[Set exercise]
Reproduce the following discussion about mathpazo and siunitx in full, word for word.

# mathpazo + siunitx: π turns into ß

When I use mathpazo and siunitx (version 2.3h) together, if I use \pi inside the numerical argument to \SI, it will show up in the output as "ß".

\documentclass{article}
\usepackage{mathpazo, siunitx}
\begin{document}
$\pi + \SI{\pi}{\ohm}$
\end{document}


Produces:

But when I don't use mathpazo:

Why does this happen and how can I fix it?

-

As others have observed, the issue here is the way the mathpazo treats \pi. I would go with

\documentclass{article}
\usepackage{mathpazo, siunitx}
\protected\def\numpi{\text{\ensuremath{\pi}}}
\sisetup{input-symbols = \numpi}
\begin{document}
$\pi + \SI{\numpi}{\ohm}$
\end{document}


The idea here is that this approach forces the use of the 'standard' font for \pi in all cases (it's safe in both math and text mode). There are reasons that siunitx uses \mathrm rather than \mathnormal as the standard math mode font: try

\documentclass{article}
\begin{document}
$\mathnormal{123}$
\end{document}


to see why!

-
Thank you! That all makes sense, except for why mathpazo treats \pi weirdly inside mathrm in the first place in the first place... – jtbandes Oct 30 '11 at 22:12

The problem is that mathpazo defines \pi as \mathalpha, that is it adds "7000 to its code and that siunitx uses by default \mathrm in the arguments of \SI:

\sisetup{number-math-rm=\mathnormal}


would be wrong; use

\SI[number-math-rm=\mathnormal]{\pi}{\ohm}

-

• \pi without siunitx or mathpazo is defined as \mathchar"119;
• \pi under only siunitx remains the same (\mathchar"119);
• \pi under only mathpazo is defined as \mathchar"7119.

[Data shown]
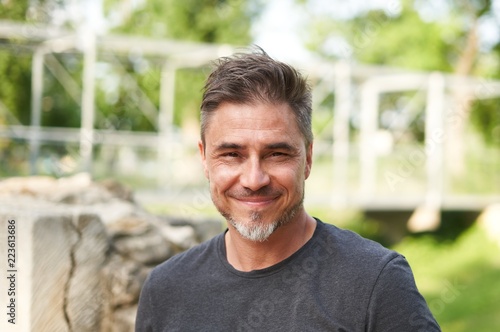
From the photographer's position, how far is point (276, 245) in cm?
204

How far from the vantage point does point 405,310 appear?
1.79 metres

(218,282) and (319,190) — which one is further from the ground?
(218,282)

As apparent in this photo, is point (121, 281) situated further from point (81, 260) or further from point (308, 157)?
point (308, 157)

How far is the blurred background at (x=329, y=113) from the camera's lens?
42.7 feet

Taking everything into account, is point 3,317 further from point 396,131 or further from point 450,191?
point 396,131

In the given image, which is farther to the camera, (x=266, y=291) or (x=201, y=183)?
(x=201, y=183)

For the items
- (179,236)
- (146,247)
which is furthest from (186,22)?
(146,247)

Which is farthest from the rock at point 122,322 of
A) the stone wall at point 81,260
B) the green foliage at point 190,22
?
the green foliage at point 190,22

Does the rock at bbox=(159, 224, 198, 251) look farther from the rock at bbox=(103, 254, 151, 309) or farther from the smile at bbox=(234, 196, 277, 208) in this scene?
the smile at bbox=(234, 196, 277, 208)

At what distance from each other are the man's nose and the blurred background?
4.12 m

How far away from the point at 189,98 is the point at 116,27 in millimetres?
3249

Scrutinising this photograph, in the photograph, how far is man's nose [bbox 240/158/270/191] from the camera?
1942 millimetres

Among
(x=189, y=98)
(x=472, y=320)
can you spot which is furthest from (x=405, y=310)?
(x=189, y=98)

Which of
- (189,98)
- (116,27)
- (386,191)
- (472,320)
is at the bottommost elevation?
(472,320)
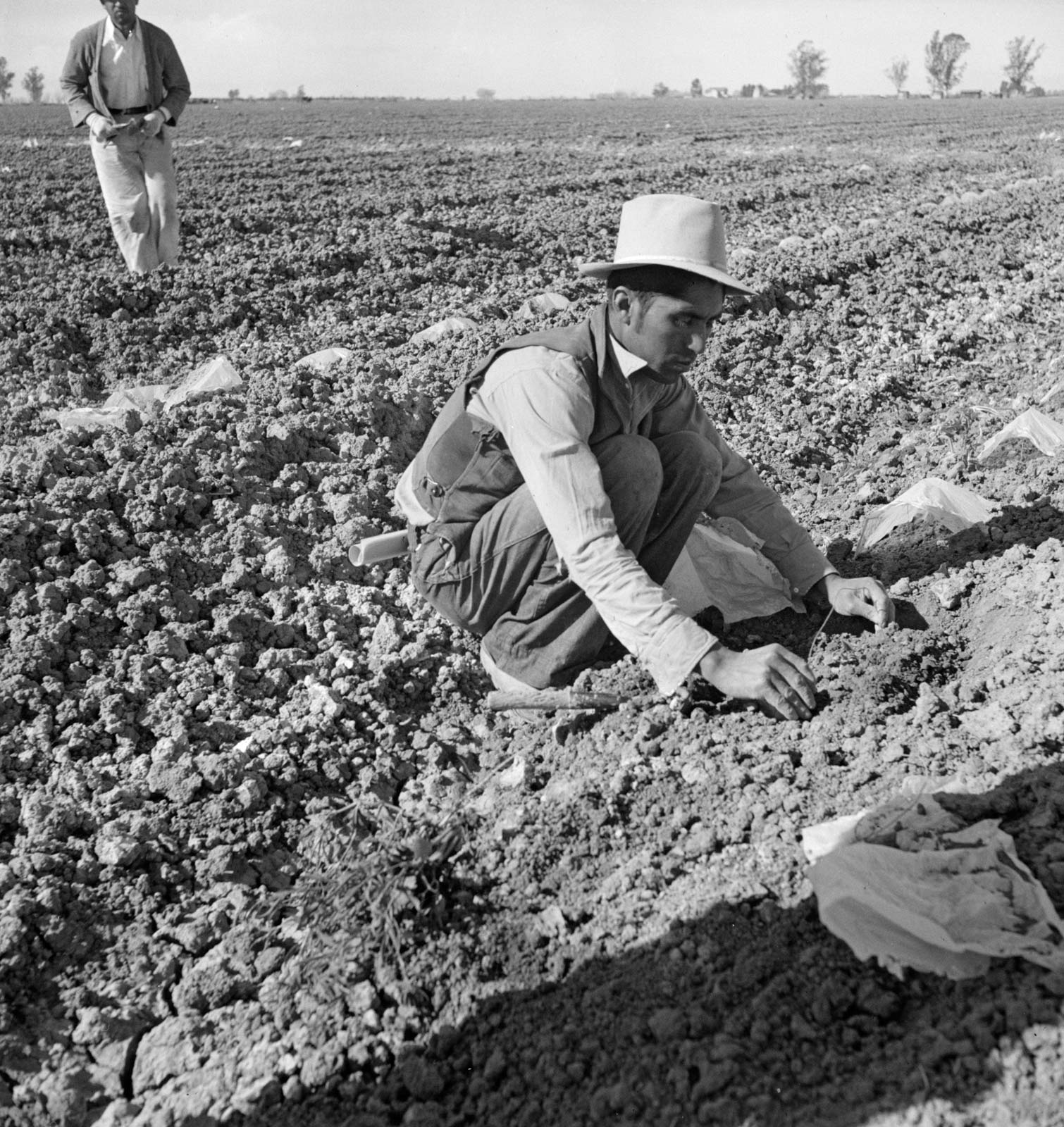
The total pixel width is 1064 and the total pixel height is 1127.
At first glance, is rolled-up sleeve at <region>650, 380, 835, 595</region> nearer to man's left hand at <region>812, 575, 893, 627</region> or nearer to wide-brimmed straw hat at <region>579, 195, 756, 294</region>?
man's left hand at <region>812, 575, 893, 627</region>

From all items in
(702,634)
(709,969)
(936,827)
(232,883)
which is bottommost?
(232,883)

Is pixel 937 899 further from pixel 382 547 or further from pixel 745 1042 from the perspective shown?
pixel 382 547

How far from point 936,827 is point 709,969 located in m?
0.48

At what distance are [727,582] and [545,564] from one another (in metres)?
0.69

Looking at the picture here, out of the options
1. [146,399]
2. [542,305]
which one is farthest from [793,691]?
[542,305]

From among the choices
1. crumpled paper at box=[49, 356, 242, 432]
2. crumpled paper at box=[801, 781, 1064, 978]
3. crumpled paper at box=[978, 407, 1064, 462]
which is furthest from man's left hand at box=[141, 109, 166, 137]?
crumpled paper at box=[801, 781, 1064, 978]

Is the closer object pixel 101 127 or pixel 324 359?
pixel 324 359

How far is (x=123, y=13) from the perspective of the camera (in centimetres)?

[Exercise output]
# mathpazo + siunitx: π turns into ß

When I use mathpazo and siunitx (version 2.3h) together, if I use \pi inside the numerical argument to \SI, it will show up in the output as "ß".

\documentclass{article}
\usepackage{mathpazo, siunitx}
\begin{document}
$\pi + \SI{\pi}{\ohm}$
\end{document}


Produces:

But when I don't use mathpazo:

Why does this happen and how can I fix it?

-

As others have observed, the issue here is the way the mathpazo treats \pi. I would go with

\documentclass{article}
\usepackage{mathpazo, siunitx}
\protected\def\numpi{\text{\ensuremath{\pi}}}
\sisetup{input-symbols = \numpi}
\begin{document}
$\pi + \SI{\numpi}{\ohm}$
\end{document}


The idea here is that this approach forces the use of the 'standard' font for \pi in all cases (it's safe in both math and text mode). There are reasons that siunitx uses \mathrm rather than \mathnormal as the standard math mode font: try

\documentclass{article}
\begin{document}
$\mathnormal{123}$
\end{document}


to see why!

-
Thank you! That all makes sense, except for why mathpazo treats \pi weirdly inside mathrm in the first place in the first place... – jtbandes Oct 30 '11 at 22:12

The problem is that mathpazo defines \pi as \mathalpha, that is it adds "7000 to its code and that siunitx uses by default \mathrm in the arguments of \SI:

\sisetup{number-math-rm=\mathnormal}


would be wrong; use

\SI[number-math-rm=\mathnormal]{\pi}{\ohm}

-

• \pi without siunitx or mathpazo is defined as \mathchar"119;
• \pi under only siunitx remains the same (\mathchar"119);
• \pi under only mathpazo is defined as \mathchar"7119.